SET EXERCISE
Copy out the lines below word for word, starting at the line with "With the camera" and ending with the line with "Which of (450,150)", both included.

───── GIVEN INFORMATION

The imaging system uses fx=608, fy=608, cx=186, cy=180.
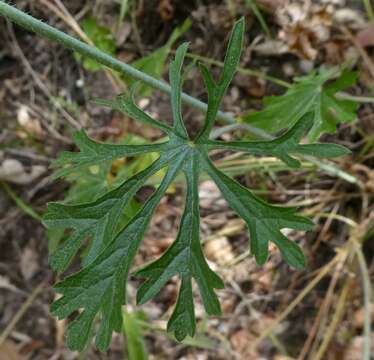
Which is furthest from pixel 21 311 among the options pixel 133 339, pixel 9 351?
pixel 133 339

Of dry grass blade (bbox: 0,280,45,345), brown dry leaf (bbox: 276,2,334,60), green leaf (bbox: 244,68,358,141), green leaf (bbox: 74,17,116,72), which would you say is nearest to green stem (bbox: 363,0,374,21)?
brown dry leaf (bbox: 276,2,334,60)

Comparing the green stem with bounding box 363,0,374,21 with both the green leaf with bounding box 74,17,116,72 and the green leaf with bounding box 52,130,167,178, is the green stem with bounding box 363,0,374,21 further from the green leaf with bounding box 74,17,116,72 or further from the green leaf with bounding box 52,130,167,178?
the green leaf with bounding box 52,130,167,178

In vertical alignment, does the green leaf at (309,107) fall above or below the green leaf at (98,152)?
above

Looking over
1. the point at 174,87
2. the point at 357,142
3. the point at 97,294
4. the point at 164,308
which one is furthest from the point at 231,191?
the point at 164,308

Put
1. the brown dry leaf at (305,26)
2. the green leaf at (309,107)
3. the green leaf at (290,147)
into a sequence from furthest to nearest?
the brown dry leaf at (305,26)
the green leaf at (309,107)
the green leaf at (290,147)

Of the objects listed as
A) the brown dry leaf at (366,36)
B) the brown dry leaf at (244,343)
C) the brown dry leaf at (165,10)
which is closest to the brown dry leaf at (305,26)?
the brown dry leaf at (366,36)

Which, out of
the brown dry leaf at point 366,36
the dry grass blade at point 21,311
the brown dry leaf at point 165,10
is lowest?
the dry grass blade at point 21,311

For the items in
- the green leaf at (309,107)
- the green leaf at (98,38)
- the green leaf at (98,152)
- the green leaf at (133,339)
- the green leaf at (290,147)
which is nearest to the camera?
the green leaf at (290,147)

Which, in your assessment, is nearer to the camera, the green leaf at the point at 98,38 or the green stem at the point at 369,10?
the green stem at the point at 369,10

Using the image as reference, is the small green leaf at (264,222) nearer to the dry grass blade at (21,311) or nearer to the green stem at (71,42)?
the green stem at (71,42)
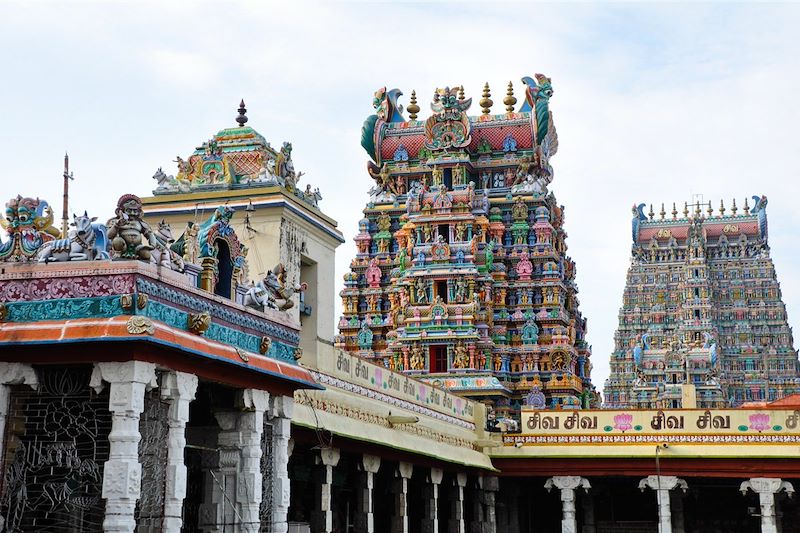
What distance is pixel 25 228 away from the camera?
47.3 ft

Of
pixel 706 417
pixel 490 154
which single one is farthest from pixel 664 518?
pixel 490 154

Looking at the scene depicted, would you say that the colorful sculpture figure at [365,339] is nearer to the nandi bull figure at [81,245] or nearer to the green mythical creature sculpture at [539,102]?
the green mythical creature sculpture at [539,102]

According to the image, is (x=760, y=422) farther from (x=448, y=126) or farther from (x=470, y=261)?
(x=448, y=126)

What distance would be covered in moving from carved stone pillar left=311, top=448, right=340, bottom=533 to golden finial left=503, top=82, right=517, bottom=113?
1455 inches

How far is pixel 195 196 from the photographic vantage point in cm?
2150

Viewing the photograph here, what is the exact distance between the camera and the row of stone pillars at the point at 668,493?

──────────
───── GIVEN INFORMATION

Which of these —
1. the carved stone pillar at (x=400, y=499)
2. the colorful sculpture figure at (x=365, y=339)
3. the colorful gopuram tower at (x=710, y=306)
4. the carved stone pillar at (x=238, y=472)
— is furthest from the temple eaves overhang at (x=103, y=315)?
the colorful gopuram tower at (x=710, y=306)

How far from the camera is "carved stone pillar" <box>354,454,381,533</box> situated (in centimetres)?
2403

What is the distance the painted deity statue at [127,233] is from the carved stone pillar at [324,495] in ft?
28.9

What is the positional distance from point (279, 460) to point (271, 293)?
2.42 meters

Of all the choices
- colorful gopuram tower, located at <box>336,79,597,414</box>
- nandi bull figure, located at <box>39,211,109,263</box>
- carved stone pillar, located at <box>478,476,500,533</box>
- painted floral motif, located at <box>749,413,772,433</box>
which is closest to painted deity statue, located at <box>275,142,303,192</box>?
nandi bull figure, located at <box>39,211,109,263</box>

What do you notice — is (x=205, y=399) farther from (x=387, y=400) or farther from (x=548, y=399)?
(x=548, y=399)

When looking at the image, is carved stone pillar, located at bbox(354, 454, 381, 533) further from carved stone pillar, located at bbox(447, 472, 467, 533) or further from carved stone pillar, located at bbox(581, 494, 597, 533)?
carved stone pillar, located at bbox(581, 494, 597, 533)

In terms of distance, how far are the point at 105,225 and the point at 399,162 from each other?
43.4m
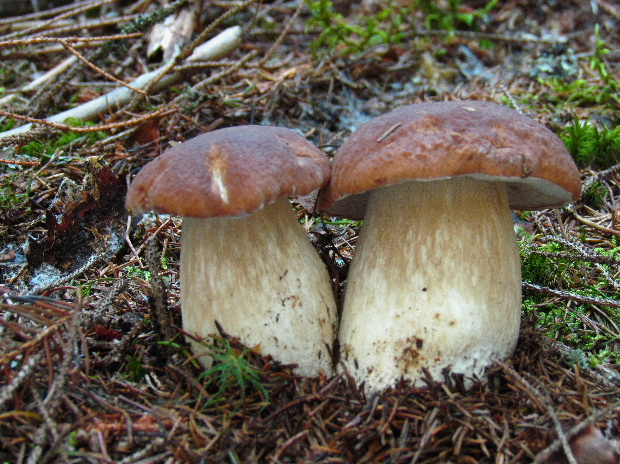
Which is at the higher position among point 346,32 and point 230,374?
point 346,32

──────────
───── GIVEN INFORMATION

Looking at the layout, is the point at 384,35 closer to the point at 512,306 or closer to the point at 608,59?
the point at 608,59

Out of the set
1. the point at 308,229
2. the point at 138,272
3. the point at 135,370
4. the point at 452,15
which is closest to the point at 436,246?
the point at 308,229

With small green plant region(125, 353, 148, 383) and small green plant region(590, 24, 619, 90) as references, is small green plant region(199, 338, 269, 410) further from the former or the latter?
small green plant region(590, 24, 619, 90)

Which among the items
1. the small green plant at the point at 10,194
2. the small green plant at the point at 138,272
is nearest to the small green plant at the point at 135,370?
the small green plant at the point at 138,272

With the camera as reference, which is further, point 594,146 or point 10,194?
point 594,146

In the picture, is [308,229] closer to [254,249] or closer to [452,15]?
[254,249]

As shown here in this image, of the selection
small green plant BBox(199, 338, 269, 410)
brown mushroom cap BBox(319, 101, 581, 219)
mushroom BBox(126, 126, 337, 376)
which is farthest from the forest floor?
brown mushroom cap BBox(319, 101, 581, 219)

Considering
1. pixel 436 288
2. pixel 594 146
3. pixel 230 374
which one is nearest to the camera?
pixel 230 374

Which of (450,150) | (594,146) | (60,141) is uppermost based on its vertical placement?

──────────

ANSWER TO THE TASK
With the camera as reference, which is further, point 594,146 or point 10,194?
point 594,146

In the picture, is [308,229] closer to [254,249] or closer to [452,15]?
[254,249]

As shown here in this image, of the selection
small green plant BBox(199, 338, 269, 410)
brown mushroom cap BBox(319, 101, 581, 219)
mushroom BBox(126, 126, 337, 376)
which is farthest from the forest floor?
brown mushroom cap BBox(319, 101, 581, 219)

Considering
1. pixel 436 288
2. pixel 594 146
3. pixel 230 374
which one is nearest to the camera?
pixel 230 374

Which of (450,150) | (594,146) | (60,141) is uppermost based on its vertical placement?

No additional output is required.